The genius new device uses nonthermal plasma to provide solid help as a weapon against the spread of infectious diseases, like measles, which can remain suspended in the air for hours.

Besides killing viruses, it can prevent disease when it is miniaturized and works as a century-old face mask, to breathe in clean air.

“The results tell us that nonthermal plasma treatment is very effective at inactivating airborne viruses. There are limited technologies for air disinfection, so this is an important finding,” said Krista Wigginton, a civil and environmental engineer at the University of Michigan.

What is nonthermal plasma?

Nonthermal plasma, at its core, is like a flame minus the heat, created using an electromagnetic reactor.

By sending pure oxygen gas through one, the device produces an effect similar to static electricity. Plasma is merely the ionized or charged air particles that form around each spark.

The air filter looks like a simple pipe but it’s more complex than that. Inside, the pipe has glass beads that capture the tiny little discharges. Electrons are sent flying and atoms are pulled from their molecules as electricity flows through the system, producing a silent glow. The process results in a free-radical host.

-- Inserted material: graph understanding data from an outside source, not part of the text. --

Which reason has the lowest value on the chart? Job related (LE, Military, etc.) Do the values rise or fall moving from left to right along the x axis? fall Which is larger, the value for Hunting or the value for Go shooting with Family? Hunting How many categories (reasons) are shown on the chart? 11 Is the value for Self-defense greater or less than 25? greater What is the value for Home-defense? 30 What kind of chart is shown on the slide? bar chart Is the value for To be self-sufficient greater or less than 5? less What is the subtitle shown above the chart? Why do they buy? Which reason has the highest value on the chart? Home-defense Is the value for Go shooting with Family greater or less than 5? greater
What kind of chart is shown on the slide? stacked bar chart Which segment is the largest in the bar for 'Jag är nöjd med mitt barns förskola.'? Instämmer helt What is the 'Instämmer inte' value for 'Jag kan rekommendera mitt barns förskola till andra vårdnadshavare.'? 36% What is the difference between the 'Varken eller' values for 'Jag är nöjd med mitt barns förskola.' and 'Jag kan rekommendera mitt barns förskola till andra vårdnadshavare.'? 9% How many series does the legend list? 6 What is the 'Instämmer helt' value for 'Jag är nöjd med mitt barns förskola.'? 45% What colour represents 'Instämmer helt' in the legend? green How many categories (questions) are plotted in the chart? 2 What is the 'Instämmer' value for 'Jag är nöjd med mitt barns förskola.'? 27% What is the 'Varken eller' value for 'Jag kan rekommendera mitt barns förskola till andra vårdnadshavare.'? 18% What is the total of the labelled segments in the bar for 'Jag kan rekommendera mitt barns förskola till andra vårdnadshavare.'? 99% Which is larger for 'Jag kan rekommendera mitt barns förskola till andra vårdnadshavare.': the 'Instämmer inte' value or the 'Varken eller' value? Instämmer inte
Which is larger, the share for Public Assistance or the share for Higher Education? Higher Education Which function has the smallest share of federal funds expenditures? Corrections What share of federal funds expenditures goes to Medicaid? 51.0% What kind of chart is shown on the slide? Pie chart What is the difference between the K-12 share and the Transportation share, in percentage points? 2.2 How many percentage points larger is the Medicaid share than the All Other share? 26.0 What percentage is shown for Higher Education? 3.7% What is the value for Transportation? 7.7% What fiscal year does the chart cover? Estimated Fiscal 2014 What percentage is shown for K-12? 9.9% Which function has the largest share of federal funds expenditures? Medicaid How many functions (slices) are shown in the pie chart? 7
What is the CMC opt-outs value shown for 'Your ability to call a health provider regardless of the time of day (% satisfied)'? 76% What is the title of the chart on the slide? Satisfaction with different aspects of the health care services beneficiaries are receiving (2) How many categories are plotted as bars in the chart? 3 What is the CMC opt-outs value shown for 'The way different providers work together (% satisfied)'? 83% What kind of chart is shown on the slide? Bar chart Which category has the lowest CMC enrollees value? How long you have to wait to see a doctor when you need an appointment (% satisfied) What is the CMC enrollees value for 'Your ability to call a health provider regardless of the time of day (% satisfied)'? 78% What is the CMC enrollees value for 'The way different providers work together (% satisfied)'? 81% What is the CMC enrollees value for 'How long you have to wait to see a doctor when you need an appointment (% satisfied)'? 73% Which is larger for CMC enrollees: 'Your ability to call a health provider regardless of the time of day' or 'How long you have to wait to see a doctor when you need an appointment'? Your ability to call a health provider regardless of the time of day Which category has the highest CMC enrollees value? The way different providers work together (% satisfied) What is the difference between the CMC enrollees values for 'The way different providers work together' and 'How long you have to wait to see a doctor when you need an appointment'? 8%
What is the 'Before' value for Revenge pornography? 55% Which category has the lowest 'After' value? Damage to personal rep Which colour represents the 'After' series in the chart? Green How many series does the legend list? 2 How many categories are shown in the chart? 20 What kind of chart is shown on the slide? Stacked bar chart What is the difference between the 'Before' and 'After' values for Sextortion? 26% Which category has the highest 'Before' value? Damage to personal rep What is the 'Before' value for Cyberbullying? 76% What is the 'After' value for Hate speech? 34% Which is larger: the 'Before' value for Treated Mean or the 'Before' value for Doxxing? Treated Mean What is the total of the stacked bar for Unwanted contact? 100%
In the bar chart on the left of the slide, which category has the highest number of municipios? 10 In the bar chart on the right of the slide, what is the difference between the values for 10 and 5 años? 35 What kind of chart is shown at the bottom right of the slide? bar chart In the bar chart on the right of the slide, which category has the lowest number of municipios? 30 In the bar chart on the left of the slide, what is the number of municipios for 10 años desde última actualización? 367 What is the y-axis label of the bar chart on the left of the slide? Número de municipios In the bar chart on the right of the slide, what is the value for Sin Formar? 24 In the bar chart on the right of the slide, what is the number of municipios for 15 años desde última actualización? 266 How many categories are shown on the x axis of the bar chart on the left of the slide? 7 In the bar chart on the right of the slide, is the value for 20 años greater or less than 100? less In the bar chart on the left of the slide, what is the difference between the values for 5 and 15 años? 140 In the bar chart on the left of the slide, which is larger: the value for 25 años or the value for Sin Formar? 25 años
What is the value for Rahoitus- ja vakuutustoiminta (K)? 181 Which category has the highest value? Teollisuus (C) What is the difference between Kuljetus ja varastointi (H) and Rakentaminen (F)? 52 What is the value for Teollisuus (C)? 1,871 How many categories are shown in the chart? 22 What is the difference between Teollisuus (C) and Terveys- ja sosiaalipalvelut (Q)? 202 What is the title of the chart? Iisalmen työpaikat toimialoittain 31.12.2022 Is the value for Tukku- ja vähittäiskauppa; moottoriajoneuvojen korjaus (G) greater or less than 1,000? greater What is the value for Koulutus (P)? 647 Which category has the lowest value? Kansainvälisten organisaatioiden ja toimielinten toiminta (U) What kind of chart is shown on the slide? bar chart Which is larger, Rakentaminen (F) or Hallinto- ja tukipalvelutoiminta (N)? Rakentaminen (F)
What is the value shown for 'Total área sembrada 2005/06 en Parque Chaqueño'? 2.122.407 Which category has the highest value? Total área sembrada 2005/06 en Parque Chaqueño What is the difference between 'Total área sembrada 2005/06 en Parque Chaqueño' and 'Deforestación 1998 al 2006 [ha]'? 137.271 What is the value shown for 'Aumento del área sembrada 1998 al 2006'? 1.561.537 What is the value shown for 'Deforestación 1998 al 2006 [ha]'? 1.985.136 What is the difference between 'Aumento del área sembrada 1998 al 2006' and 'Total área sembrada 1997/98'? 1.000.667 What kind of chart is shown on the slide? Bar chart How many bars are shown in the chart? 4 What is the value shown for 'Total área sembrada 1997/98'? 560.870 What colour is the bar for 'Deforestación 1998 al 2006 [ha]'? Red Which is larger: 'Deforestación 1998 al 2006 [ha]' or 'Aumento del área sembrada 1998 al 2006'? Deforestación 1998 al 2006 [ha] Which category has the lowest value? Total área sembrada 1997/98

Previous studies have shown that plasma exposure can break a bacterial cell’s wall, disrupting its normal cycle.

“In one study, a dielectric barrier discharge (DBD) NTP reactor with 10-second plasma exposure and a very high air flow rate (25 L/s) resulted in 97 percent E. coli inactivation,” wrote the authors.

“By passing through the packed bed, pathogens in the air stream are oxidized by unstable atoms called radicals. What’s left is a virus that has diminished the ability to infect cells.” engineer and senior study author Herek Clack from the University of Michigan explained.

The device has a two-sided approach. It doesn’t just physically trap the virus within the air, but it actually inactivates it.

Clark and his team will test the device with animals first, in order to be able to use the promising technology for humans and especially hospitals in the near future.